Coast2Coast: Belles Race Across Ireland

How do you cover 313.4km from Enniscrone on the West Coast of Ireland to Newcastle on the East Coast? According to the organisers, the Belles did it by talking their way across! And commented that the girls' vocal chords should have been aching as much as their legs by the time they finished! As the only females entered in the race, whether pair or solo, Taryn and Andrea had to prove that women have great multi-tasking skills! Have fun. Tick. Complete the gruelling event. Tick. Keep in the mix with the men. Tick.   ...and so much so that the girls finished 2nd team overall. Ding Dong!

The Bikedock Belles and their support crew (ahem, travelling minimal again and making it a one-man job - because we knew one man who could do it all!...Andrea's husband Paddy) drove the kit-laden Bikedock van (complete with the infamous Race Around Ireland bell!) over to Enniscrone, Co Sligo, on Friday evening in time for the 9pm race registration and 10pm race briefing. As ever the trip was full of chatter and laughter. Even the weather deteriorating as we headed West did not dampen our spirits. I mean, how could you not be excited about travelling from one coast to the other for hours by foot, bike and kayak?!

The tone was set as we headed for the registration room giggling and laughing - and the organisers, Rowan and Ian, heard us coming before they saw us. However they questioned whether it was nervous laughter. No chance! It was laughter at our inability to actually navigate our way to sign-on…..which left Rowan and Ian slightly concerned about how we would find our way across Ireland! This concern exploded 100-fold when they learned of the Belle's lack of training ahead of the event – particularly with regard to the kayak.

Our vessel had been spotted pre-registration by many participants, who thought they were up against a professional paddling outfit!
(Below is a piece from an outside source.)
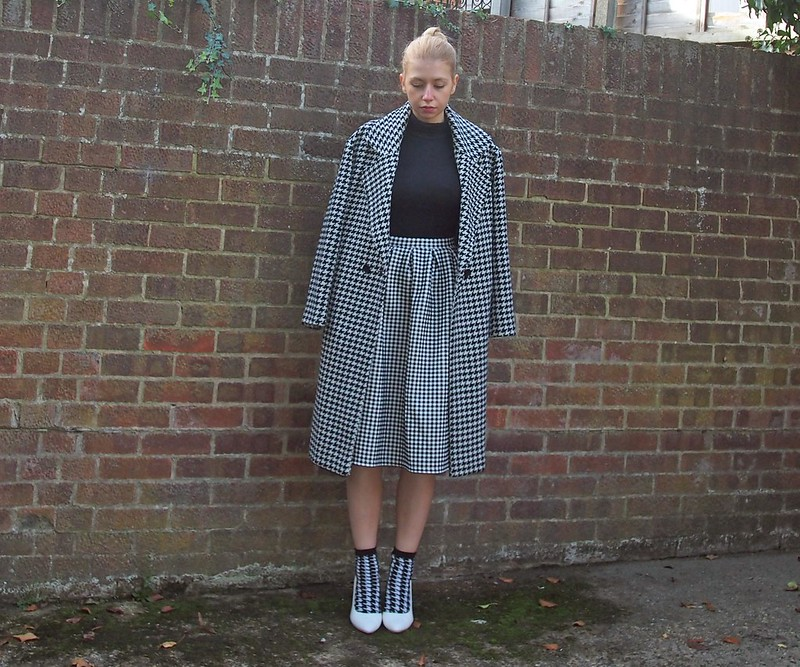 Dogtooth, Print Clash, Check, Monochrome, Helena Gingham Full Midi Skirt, Roll Neck, Polo Neck, Forever 21, Ankle Socks, Boohoo, White Court Shoes, How to Wear, Styling Inspiration, Outfit Ideas, AW14, Sam Muses, UK Fashion Blog, London Style Blogger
Ian said, "that's some green kayak you've got, you two must be experts, and you've got wing paddles, you will blitz it". In contrast to his expectation of a paddling related reply, all he got was, "it's not green, it's duck egg blue"! Perhaps he wishes the reply was left at that, because when we went on to inform him that the two of us had only sat in the K2 once together three days ago and had only paddled together once all year, in March on a sit-on-top kayak, his face fell. The kayak section contained a particularly rough section of open water – challenging for even the most practiced male paddlers in a stable boat as opposed to completely unpracticed female paddlers in an unstable boat!

Anyway, briefing complete and it was back to sort our kit, have a pre race rub (told you we had one man who could do it all – support, driver, masseur, bike mechanic, feeder, and the single most important role…..photographer!), and get a couple of hours sleep!
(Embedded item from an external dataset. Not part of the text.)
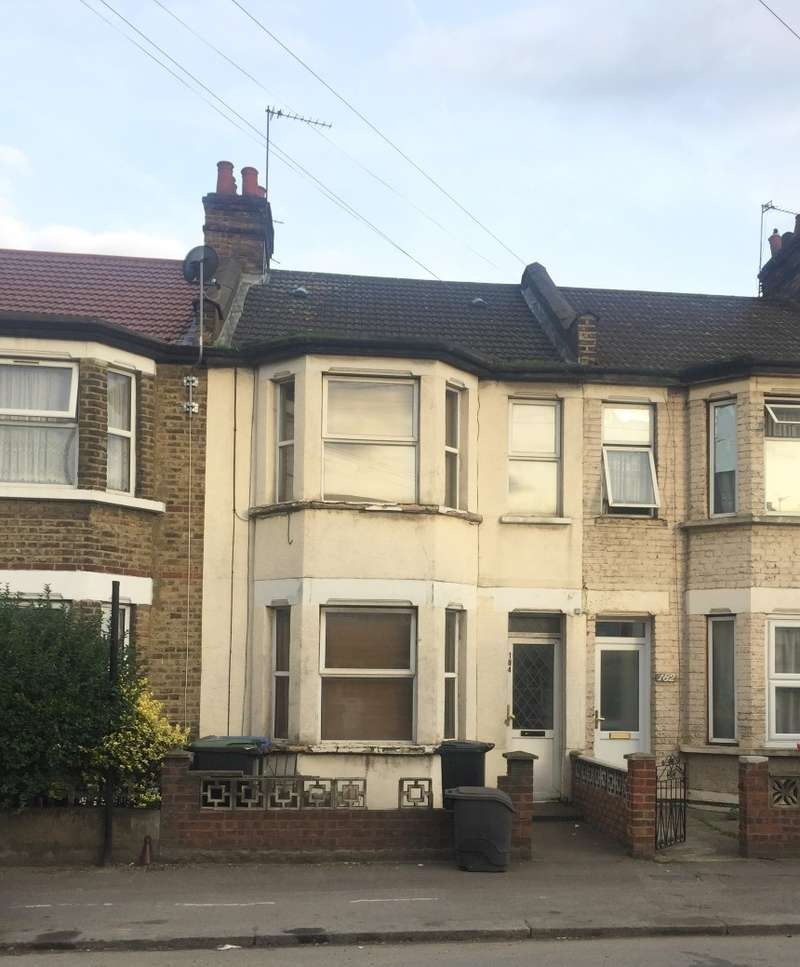 3 Bedrooms Terraced House for sale in Montagu Road, Edmonton, London, N18 2NP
Breakfast was at 515am, with the race starting 7am. The girls and Paddy (sharing one room because the team that sleeps together wins together!) woke to the sound of wind and rain and momentarily hid back under the duvet! Taryn had a sore throat, but luckily only from snoring! Paddy had a sore leg, unluckily from being wrongly accused of snoring and kicked for it mid-sleep!
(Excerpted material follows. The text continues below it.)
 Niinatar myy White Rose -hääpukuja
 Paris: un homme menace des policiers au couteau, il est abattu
By 630am the competitors and their crews were down on the beach making final preparations for the start of the 2-day event. There were meant to be 7 pairs and 8 solos taking on the immense challenge of Coast2Coast, but 2 pairs didn't show. Everybody walked together from the transition area over the dunes to the start line, with one of the Belles nearly not making it because on spying the camera wasn't concentrating on the path and walked straight into a pillar! The laughing had begun!

The rain had eased a bit by start time, but the wind was blowing down the beach. The participants set out on a 5km out-and-back run, before heading into transition and off on the bikes for 108km. The Belles took 20mins 38 sec to run the beach 5km, placing them last, but unbeknown to them until later in the day, their speedy transition put them well up the field heading out on the bikes.

Within the first 10km of the cycle the girls had passed 4 guys and for a short spell rode as a pack of 5 with a pair (DFAR boys) and a solo (Eamon Quigley), who dropped them after about 15km. However the Belles approached the race with a hare and tortoise mentality and while we were pushing at a good pace, it was at a pace we believed we could sustain for the whole ride.

We reached the bike/kayak transition and with our excellent one-man support, who had everything laid out for us and the kayak down at the water, we did a speedy changeover and overtook a few teams getting out onto the water.

After a shaky start…..ok…. a very, very wobbly and prolonged wobbly start…..and 20 minutes of wondering were they heading the right way on the river!......the girls started to find a little rhythm in the K2 kayak. However it is not a vessel that you can be comfortable in when unaccustomed to for fear of tipping over! You can't relax, everything is tense. The lack of constant chatter in the first half hour was testament to this! As was Taryn's constant instruction to Andrea, who was in the front cockpit, that she could keep talking back to Taryn but was only allowed to do so if she kept her head forward facing instead of turning around!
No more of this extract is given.